In Lebaran family gatherings, Indonesians have a cruel opening line that every 20’s hates but keeps coming: Kapan nikah? When will you get married?

This is true. Sometimes they don’t even ask the “how are you?” question and just go straight to “kapan nikah?“. For example, an aunt comes and she says hi and you do ‘salim‘ her and then she will say, “Oh, sudah besar, ya. Sudah selesai kuliah, ya? Kapan nikahnya? Oh, look at you, you’re all grown up. You’ve graduated college, right? When will you get married?”.

A question that can only be beaten by “Hehe, iya, Tante. Hehe, yes, Aunty,” and a grin.

I honestly don’t hate this question. In my opinion, they actually only want to start a conversation. The question is just a result of their social awkwardness. Give them a credit to start a conversation, guys. I myself try sometimes to start a conversation with my aunts, uncles, grandmas, and grandpas, and most of the time I struggle. I don’t know what usually happens in their ages, and it feels just so awkward to actually ask about their lives.

For example, I have a cool uncle, and I ask about his job, and since he’s a director in a ministry (just found it out few years ago when I asked him this!) he’s hesitant to directly tells me about his job. Perhaps he’s shy, perhaps he doesn’t want me to think he’s so proud that he will blabber about it. I am used to straight-forwarded people, asking about jobs (skin-deep question) is a normal thing to do. I feel awkward. I just want to start a question and know more about him, but well, it is not as easy as mingling in a friend’s birthday party. No, not at all.
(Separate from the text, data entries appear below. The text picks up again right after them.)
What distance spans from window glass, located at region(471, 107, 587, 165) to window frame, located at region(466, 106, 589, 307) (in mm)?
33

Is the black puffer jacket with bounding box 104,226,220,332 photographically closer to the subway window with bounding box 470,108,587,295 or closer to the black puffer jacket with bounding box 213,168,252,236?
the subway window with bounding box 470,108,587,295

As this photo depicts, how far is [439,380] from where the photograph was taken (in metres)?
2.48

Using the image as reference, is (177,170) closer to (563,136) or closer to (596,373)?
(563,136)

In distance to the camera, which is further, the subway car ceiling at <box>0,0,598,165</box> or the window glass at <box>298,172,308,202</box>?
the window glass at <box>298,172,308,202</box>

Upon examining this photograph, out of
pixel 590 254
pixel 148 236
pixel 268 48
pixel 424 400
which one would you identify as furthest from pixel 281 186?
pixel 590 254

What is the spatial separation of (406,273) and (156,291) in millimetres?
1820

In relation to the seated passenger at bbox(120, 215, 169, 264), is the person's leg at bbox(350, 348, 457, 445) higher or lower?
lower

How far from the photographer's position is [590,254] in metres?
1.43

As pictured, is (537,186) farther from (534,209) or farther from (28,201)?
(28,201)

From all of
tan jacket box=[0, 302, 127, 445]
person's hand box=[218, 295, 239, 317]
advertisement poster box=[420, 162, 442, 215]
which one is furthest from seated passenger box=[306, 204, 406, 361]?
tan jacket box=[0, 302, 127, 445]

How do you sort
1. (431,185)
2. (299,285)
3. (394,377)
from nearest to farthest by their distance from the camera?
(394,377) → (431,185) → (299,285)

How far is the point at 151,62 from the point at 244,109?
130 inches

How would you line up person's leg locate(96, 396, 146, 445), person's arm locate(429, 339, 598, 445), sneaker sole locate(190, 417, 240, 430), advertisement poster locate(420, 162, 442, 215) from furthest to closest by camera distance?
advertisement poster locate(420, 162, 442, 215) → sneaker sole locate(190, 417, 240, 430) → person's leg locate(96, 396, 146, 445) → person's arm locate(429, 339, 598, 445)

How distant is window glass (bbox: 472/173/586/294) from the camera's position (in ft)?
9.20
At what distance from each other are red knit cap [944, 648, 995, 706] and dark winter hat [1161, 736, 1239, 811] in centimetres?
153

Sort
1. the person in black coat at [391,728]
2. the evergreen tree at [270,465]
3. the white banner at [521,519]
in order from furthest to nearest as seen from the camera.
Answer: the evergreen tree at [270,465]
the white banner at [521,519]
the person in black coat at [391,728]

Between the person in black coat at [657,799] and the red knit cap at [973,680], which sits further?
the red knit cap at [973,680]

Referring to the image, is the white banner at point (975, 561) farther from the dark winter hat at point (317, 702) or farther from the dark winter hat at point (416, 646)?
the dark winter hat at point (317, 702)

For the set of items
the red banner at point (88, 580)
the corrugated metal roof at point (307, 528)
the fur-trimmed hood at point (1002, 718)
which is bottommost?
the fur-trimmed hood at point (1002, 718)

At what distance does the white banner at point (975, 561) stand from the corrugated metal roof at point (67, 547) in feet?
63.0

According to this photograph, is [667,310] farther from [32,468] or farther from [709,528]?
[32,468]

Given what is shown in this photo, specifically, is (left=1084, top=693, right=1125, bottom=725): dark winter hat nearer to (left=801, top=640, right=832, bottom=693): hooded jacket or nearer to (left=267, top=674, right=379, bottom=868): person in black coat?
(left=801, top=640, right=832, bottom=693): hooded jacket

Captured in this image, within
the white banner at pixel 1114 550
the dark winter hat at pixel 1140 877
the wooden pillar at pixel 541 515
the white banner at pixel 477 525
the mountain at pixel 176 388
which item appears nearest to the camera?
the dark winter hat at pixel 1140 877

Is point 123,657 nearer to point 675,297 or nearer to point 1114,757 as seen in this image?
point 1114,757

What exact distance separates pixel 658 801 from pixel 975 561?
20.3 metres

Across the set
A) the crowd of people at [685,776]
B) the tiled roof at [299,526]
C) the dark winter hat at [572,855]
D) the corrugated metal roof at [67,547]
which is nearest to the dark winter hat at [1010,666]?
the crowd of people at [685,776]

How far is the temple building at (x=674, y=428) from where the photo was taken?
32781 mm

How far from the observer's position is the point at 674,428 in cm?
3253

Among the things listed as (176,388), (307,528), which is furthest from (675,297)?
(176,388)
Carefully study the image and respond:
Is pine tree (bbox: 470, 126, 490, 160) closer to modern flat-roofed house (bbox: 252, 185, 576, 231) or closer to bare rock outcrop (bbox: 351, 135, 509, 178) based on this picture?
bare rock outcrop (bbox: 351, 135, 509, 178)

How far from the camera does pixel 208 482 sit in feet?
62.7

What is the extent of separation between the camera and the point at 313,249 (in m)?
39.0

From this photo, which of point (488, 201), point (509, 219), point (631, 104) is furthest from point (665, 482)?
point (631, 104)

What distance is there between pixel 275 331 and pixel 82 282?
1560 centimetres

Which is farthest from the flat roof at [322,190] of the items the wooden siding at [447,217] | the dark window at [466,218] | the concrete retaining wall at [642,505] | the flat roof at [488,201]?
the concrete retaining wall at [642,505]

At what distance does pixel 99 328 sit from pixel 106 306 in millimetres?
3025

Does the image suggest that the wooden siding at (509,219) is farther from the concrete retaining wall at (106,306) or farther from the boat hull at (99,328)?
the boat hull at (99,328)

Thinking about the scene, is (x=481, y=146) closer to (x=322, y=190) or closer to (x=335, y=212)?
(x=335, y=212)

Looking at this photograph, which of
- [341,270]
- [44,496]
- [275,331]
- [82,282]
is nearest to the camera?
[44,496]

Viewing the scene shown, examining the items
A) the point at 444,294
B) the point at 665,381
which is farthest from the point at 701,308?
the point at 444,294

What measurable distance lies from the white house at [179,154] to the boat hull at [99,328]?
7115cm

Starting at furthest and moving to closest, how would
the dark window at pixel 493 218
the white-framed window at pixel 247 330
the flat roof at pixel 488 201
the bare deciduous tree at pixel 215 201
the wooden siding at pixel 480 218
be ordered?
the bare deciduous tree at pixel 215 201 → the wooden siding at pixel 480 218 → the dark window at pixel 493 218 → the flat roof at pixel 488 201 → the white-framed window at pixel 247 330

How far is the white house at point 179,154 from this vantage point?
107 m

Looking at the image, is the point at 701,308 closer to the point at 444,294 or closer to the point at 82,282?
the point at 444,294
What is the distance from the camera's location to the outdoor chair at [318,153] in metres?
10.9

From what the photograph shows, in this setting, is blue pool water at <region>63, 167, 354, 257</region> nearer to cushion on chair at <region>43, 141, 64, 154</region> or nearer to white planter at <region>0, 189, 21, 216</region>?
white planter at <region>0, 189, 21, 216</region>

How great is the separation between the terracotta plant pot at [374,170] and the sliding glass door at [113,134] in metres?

So, chillax. That kind of questions will keep coming in Lebaran. If you find yourself get too furious about it, watch this Alain de Botton’s video about how to remain calm.

Well, most of all, to me what actually identifies Lebaran in Indonesia is the takbiran. The repetitive takbir in mosques, until the prayer starts in the next morning, is a celebration ritual that perhaps I will miss most if I ever celebrate Eid al-Fitr abroad.